Anniversary of loss stirs up emotions

Jessica CuthbertAlbany Advertiser

Watching Jay Muscat’s friends celebrate birthdays is bittersweet for his parents Mark and Sheryl.

It has been three years since the couple lost their son Jay, who was killed by a suspected great white shark while spearfishing off Three Stripes near Cheyne beach in December, 2014.

Jay would have turned 21 next month.

Sheryl Muscat said her son was a very loving, cheeky, life-of-the- party and funny kid and losing him was heartbreaking.

“You never ever think that your kids will go before you and when we lost Jay, it had a huge impact on our family life,” she said.

“When you go from being a family of four to a family of three, life is very different. And sending our daughter back to school was one of the hardest days after losing Jay, as well as her 18th birthday, which was hard as Jay never got to reach 18.”

Mark Muscat and Jay Muscat.
Camera IconMark Muscat and Jay Muscat. Credit: Sheryl Muscat

Mrs Muscat said the third anniversary of her son’s death was a difficult time for the family.

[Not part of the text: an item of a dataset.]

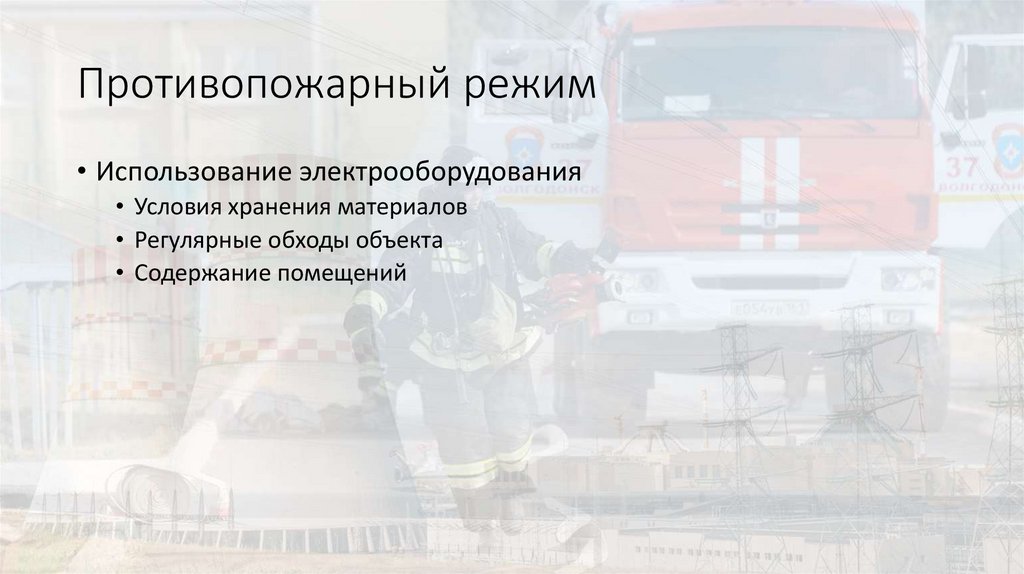 Возбуждение дела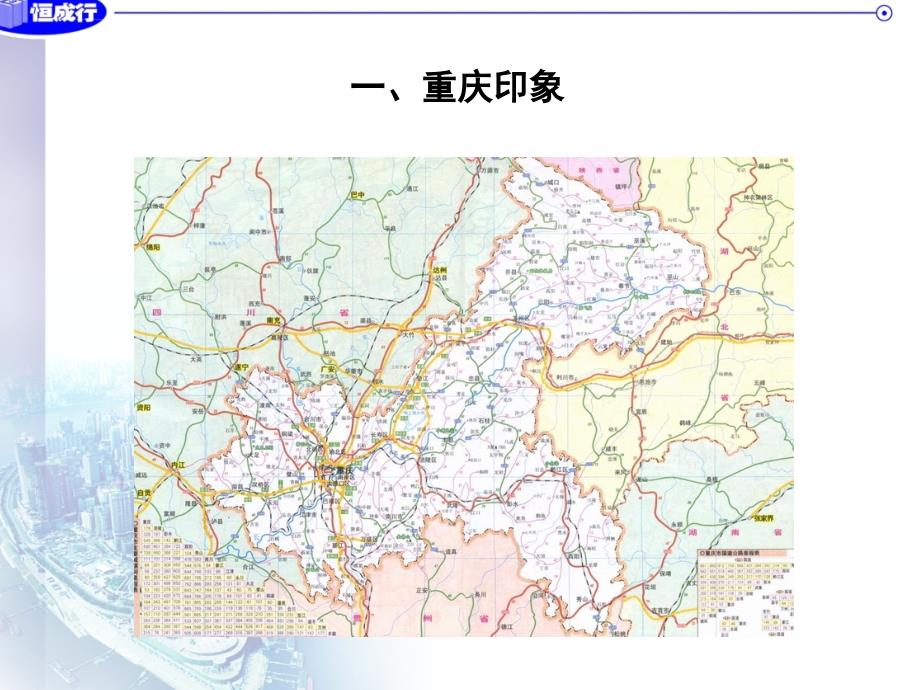 某房地产公司项目市场定位报告.ppt_第2页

“The first year was tough but we had a lot of people around to support us,” she said.

“We have come to realise that life moves on but it can be quite difficult seeing Jay’s mates having birthdays knowing that Jay will never get to celebrate these milestones — we love all his mates though, and love being a part of their lives still three years on.”

Since Jay’s death, Mr Muscat has launched his own business, King George Sound Safari, in honour and memory of his son, who loved the water.

The business was launched in November, 2016 and was up and running almost two years after Jay’s death.

Mr Muscat said his son’s love of the water had lived on through the boat and his new business.

“I had thought of doing it before when he was around but it didn’t really happen,” he said. “I just talked about it, and when he passed away, I sat around for a fair while until I worked out I’ve got to do something,” he said. “I just want to be on the water — it’s what I want to do, and in a way, he’s with me.”

“We don’t have him around anymore and that’s a hard thing but it’s been pretty great that when I go out fishing, I go out fishing with Jay.

‘The boat is named after him and he is with me, as close as he can be.”

Mr Muscat said Jay’s 21st birthday would be celebrated with family and glasses would be raised in his honour.

“It never gets easier but it does get better to deal with in time,” he said. “Every now and then, we still have a cry and everyone grieves differently but I think Jay would be proud of us.”

Mrs Muscat said she knew Jay would be proud of his family.

“I feel Jay would be extremely proud of his family, proud of his sister graduating from high school and turning 18, and I am absolutely sure he would be so proud of his dad getting off the couch and turning his grief into something so productive and in memory of his son,” she said.

Mr Muscat said he found it difficult to celebrate Christmas after losing his son.

“It was around Christmas when we lost Jay, so I’ve found I don’t really like Christmas anymore,” he said. “It doesn’t really seem like a time to celebrate but we always get together with the family.

“I miss my son, and I miss the father-son banter we had.”

Last October, Mr and Mrs Muscat took part in a pilgrimage walk — the Camino — an experience Mr Muscat said helped his grieving.

“For the first eight days, I hated it and then one day, I chatted to a couple and it was so insightful — everyone was there for their own reasons,” he said. “I went to support Sheryl but at the end of it, I probably got more out of it then she did. I was angry after I lost Jay but after the Camino, I was finding peace with what happened.”

Jay Muscat's coffin is moved by his pall bearers after the memorial service held at Middleton Beach's Ellen Cove.
Camera IconJay Muscat's coffin is moved by his pall bearers after the memorial service held at Middleton Beach's Ellen Cove. Credit: Laurie Benson/Laurie Benson

Mrs Muscat said the Camino was the most amazing experience. “All you do is walk and you have no time restrictions and the pressures of everyday life,” she said. “You have time to think, cry, yell, shout and talk to other people who have their own stories to tell. It was a very spiritual journey and I could not recommend this walk enough.

“It did not only help with grief but with my marriage. As time goes on, we were grieving at different times and in different ways and you can feel very lost.

“Without a doubt, I would say the Camino saved our marriage. I can’t explain this — it just did.”

Mr and Mrs Muscat said they were overwhelmed by the community support after losing Jay.

“Three years on and we still miss you like crazy, Jay. Our lives are very different now and wish you were here to share our days. We love you always,” they said.